Trying to plan for your retirement may sound complicated. But it's a lot simpler than it seems -- and you have mutual funds and exchange-traded funds (ETFs) to thank for how easy it can be to implement a solid investing strategy.

Asset allocation made easy
Most retirement planning rests on the foundation of asset allocation. Depending on your age, the amount you have to invest, and your risk tolerance, you first figure out how much of your money you want to invest in stocks, bonds, and other types of assets. Then, within each of those categories, you can dig deeper and spread your money across different sectors, geographic regions, and company sizes.

Figuring out a good asset allocation strategy isn't all that complicated; you can find plenty of pointers on how to find the optimal allocation right here. What can get complicated in a hurry, though, is deciding how to implement that strategy.

How many stocks can you follow?
The Fool has always encouraged investors to research and invest in individual stocks. You can certainly create a portfolio composed entirely of individual stocks that will technically meet the guidelines of your asset allocation.

Where you'll often run into problems, though, is in building a diversified portfolio. Consider: To have a truly diversified portfolio of large-cap U.S. stocks, for instance, you'd probably want 10 to 12 different stocks. Now add in a separate portfolio of small caps, global stocks, REITs, and fixed-income investments, and you can see just how monumental a task it can be to build that initial portfolio -- let alone keep track of the dozens or even hundreds of different investments you'd need to stay diversified.

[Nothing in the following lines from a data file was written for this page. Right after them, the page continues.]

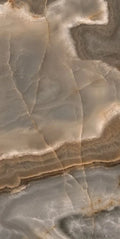 Reves Choco 24x48 Matte Porcelain Tile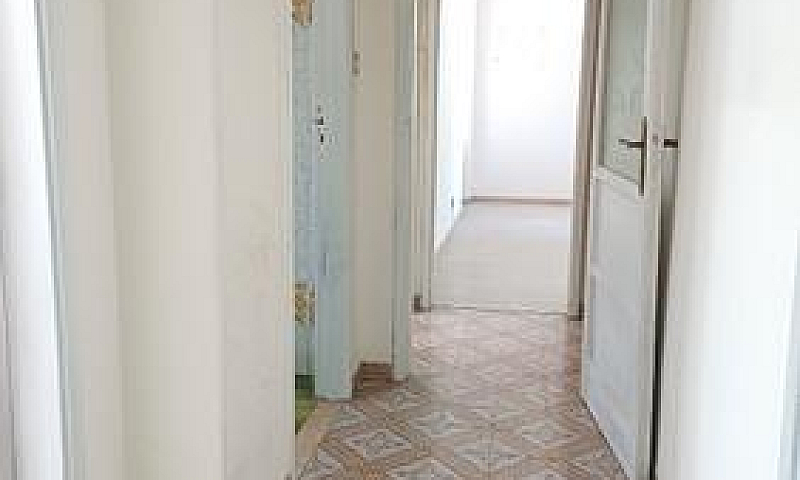Appartamento In Via ...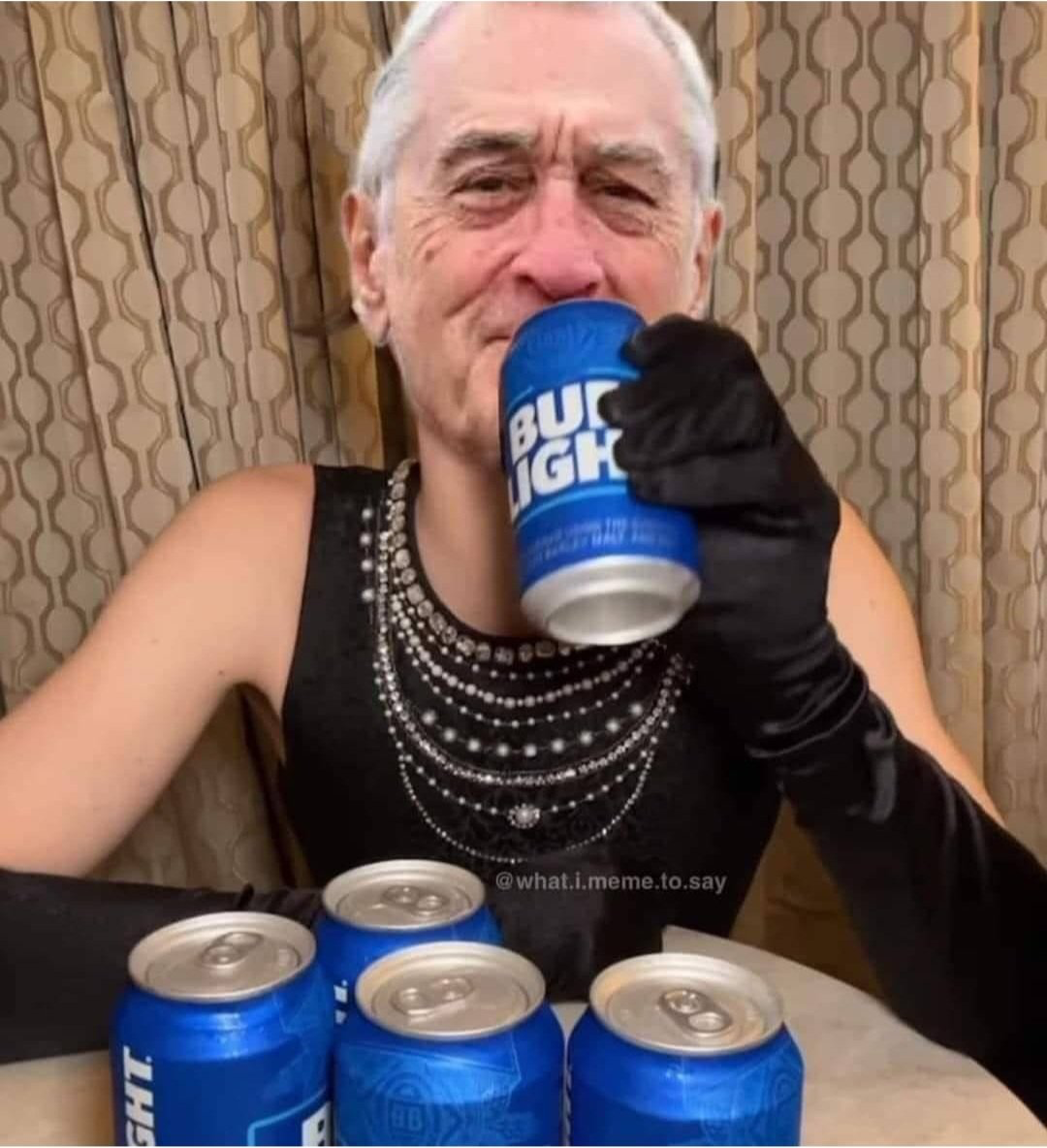 1717001944370.png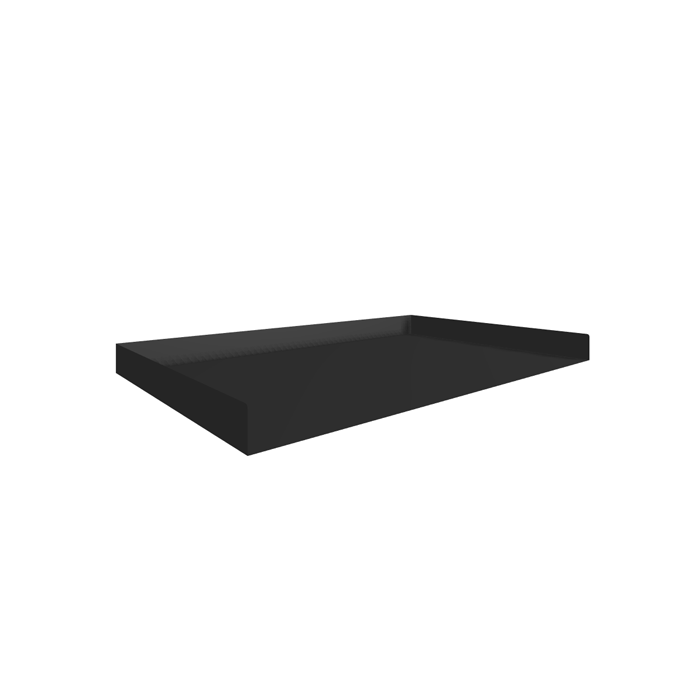 compact van shelving 810x486x54
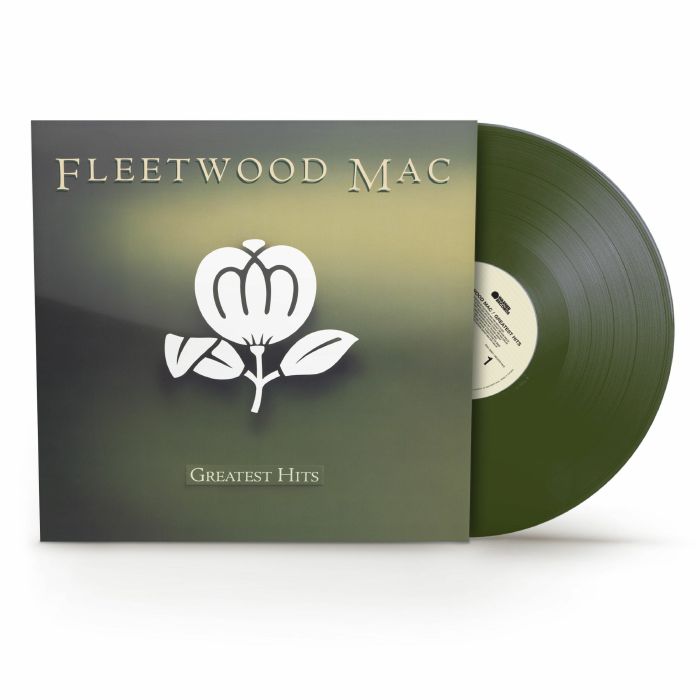 Greatest Hits (Reissue) (Indie Exclusive) - Fleetwood Mac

Moreover, you may not have enough money to spread across so many stocks if you dedicate just a sliver of your total wealth to a particular type of investment. For instance, if you have $10,000 and want to invest 3% of your portfolio in micro-cap stocks, can you really buy multiple stocks with $300?

An example: international investing
For instance, this month's brand-new issue of the Fool's Rule Your Retirement newsletter -- which comes out this afternoon at 4 p.m. ET -- includes a discussion from Fool asset allocation expert Robert Brokamp on various ways to add international stocks to your retirement portfolio. If you're willing to focus on large-cap stocks like Petrobras (NYSE:PBR) and Toyota (NYSE:TM), buying individual stocks isn't all that difficult. But many foreign firms, especially smaller companies, don't have shares available for you to buy on U.S. stock exchanges.

That's why Robert talks about alternatives like international index funds. By combining a fund that owns large, developed-country stocks like BP (NYSE:BP), a fund with emerging-market stocks like Vale (NYSE:VALE), and a fund that focuses on small-cap international stocks, you can build the type of global stock portfolio you want.

That's just one way that mutual funds and ETFs can be handy. Need some exposure beyond the S&P 500? The Vanguard Extended Market ETF includes key stocks your S&P index fund leaves out, including Visa (NYSE:V) and Mosaic (NYSE:MOS). Or if you want to own REITs but don't have time to figure out which are better than others, a fund like Third Avenue Real Estate Value gives you a stake in Vornado Realty and The St. Joe Company (NYSE:JOE), as well as a host of other real estate investments from around the world.

The last question
With mutual funds, one fundamental question to answer is whether you want to passively follow an index or have someone actively manage the fund. Active management typically costs more, but in some cases, strong managers can more than make up for that increased cost through higher returns. Luckily, with most of the investments you'll want for your asset allocation strategy, there's a good variety of index funds and actively managed funds to choose from. For instance, this month's Rule Your Retirement features some great recommendations on actively managed international stock funds from Foolish fund expert Amanda Kish.

Mutual funds play a key role in any retirement portfolio. Unless you're a true diehard investor with the time, money, and inclination to juggle countless individual investments, you'll probably find that a well-chosen mutual fund takes a big load off your shoulders.